Her story is not without its complications. A daughter, recorded as one year old in the 1900 census, was born in April 1897 — two years before the newspaper announcement of Lida’s marriage to James Dudley Foster on March 30, 1899. The 1900 census shows Lida, James, their daughter, and the mysterious six-year-old lodger named Charley living together in Mason County alongside Amaziah and Letha. James and Amaziah were both listed as farm laborers.
By 1910, the marriage to James had ended. Lida was living with her sister Lillie in Maysville, listing herself as single and using the surname Foster.

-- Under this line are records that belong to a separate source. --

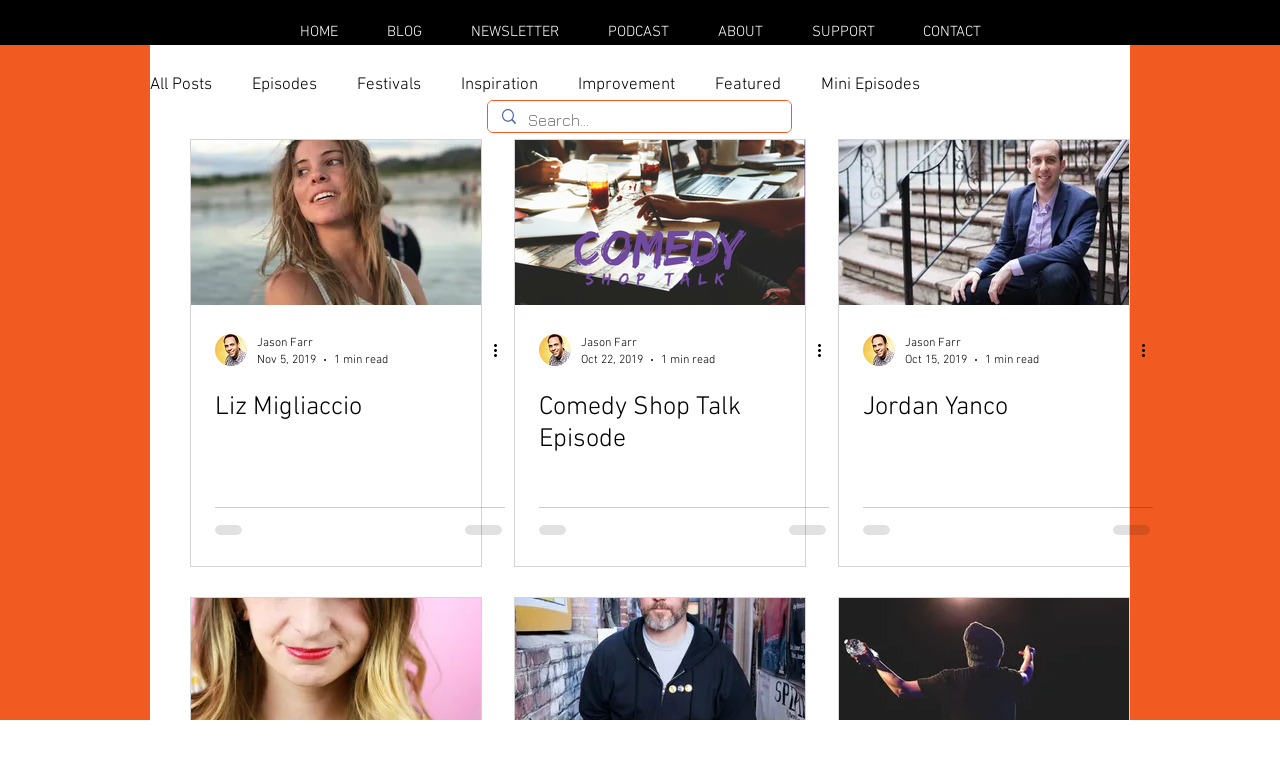

--- FILE ---
content_type: text/html; charset=utf-8
request_url: https://www.google.com/recaptcha/api2/aframe
body_size: 267
content:
<!DOCTYPE HTML><html><head><meta http-equiv="content-type" content="text/html; charset=UTF-8"></head><body><script nonce="oWhTNgPMREMzP7VSMGlceQ">/** Anti-fraud and anti-abuse applications only. See google.com/recaptcha */ try{var clients={'sodar':'https://pagead2.googlesyndication.com/pagead/sodar?'};window.addEventListener("message",function(a){try{if(a.source===window.parent){var b=JSON.parse(a.data);var c=clients[b['id']];if(c){var d=document.createElement('img');d.src=c+b['params']+'&rc='+(localStorage.getItem("rc::a")?sessionStorage.getItem("rc::b"):"");window.document.body.appendChild(d);sessionStorage.setItem("rc::e",parseInt(sessionStorage.getItem("rc::e")||0)+1);localStorage.setItem("rc::h",'1769551614008');}}}catch(b){}});window.parent.postMessage("_grecaptcha_ready", "*");}catch(b){}</script></body></html>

On December 30, 1914, she married Frederick William Cooper. The 1920 through 1950 censuses show Lida and Frederick living in Newport, Kentucky — on Fifth Street, then Monmouth Street — as their family grew and their grandchildren arrived. Frederick worked as a YMCA porter, then as a house painter. Lida is never listed with an occupation; she kept house.
Frederick died on April 13, 1949. Lida outlived him by twenty years, dying on September 27, 1969. No cause of death has been located.
Legacy
Amaziah Fuller never strayed far from the land where he was born. He registered for a war, watched his country divide and reunite, buried a wife, and lived long enough to see automobiles replace horses and electric lights replace candles. He died at eighty-three in Mason County, Kentucky.
His nine children carried his blood into the twentieth century and beyond. They ran restaurants and rode wagons and worked in cement and cooked in diners and farmed and labored and loved and grieved in equal measure. One son became my great-grandfather. One daughter’s son married my grandmother, and her second husband was that son’s first cousin, tying the Fuller line to itself in the way that close-knit communities have always done.
Through the record gaps — a son who vanishes after 1880, a daughter whose death left no certificate, a marriage date that doesn’t quite match a child’s birthday — Amaziah Fuller’s family is not a tidy story. It is a real one. And that is far better.
Sources: Federal Census Records (1840–1950); Kentucky County Marriages, 1786–1965; US Civil War Draft Registration, Mason County, 1863; Kentucky Death Records; Abraham G. Shrout Confederate Pension Application, Commonwealth of Kentucky Department of Confederate Pensions, 1912; Daily Public Ledger (Maysville, Kentucky); The Public Ledger (Maysville, Kentucky); Find A Grave memorial records; Bracken County and Mason County court records.